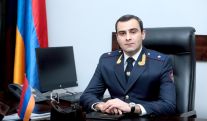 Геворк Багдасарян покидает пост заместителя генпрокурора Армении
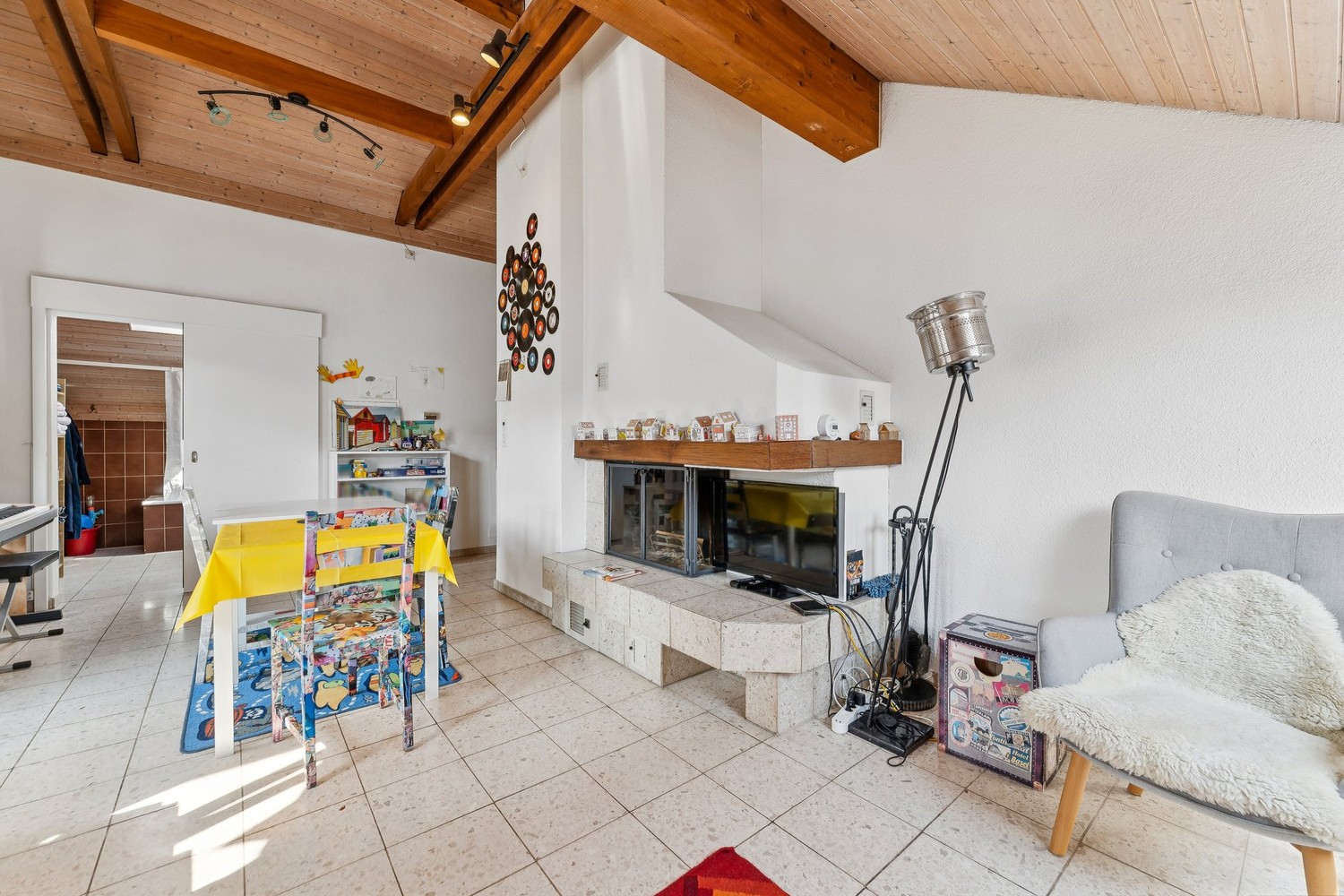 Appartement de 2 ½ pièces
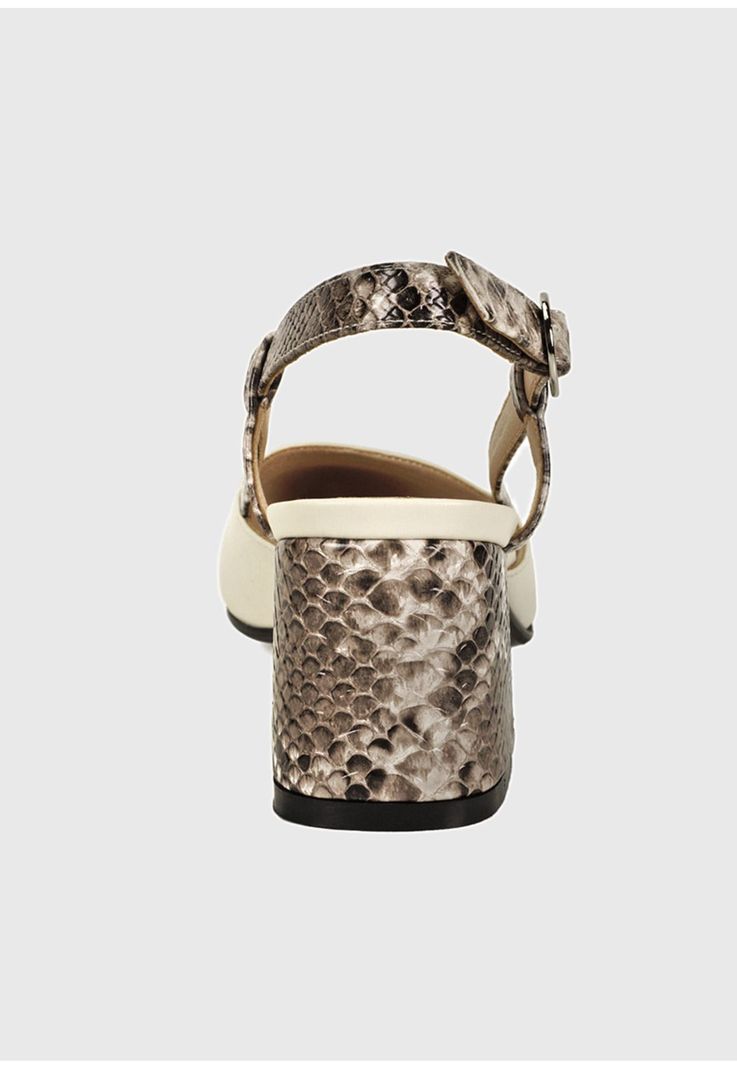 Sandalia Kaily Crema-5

▶ [What is expected]:
The response should be the full material, repeated exactly, with images removed.

▶ [Answer section]:
 Геворк Багдасарян покидает пост заместителя генпрокурора Армении
 Appartement de 2 ½ pièces
 Sandalia Kaily Crema-5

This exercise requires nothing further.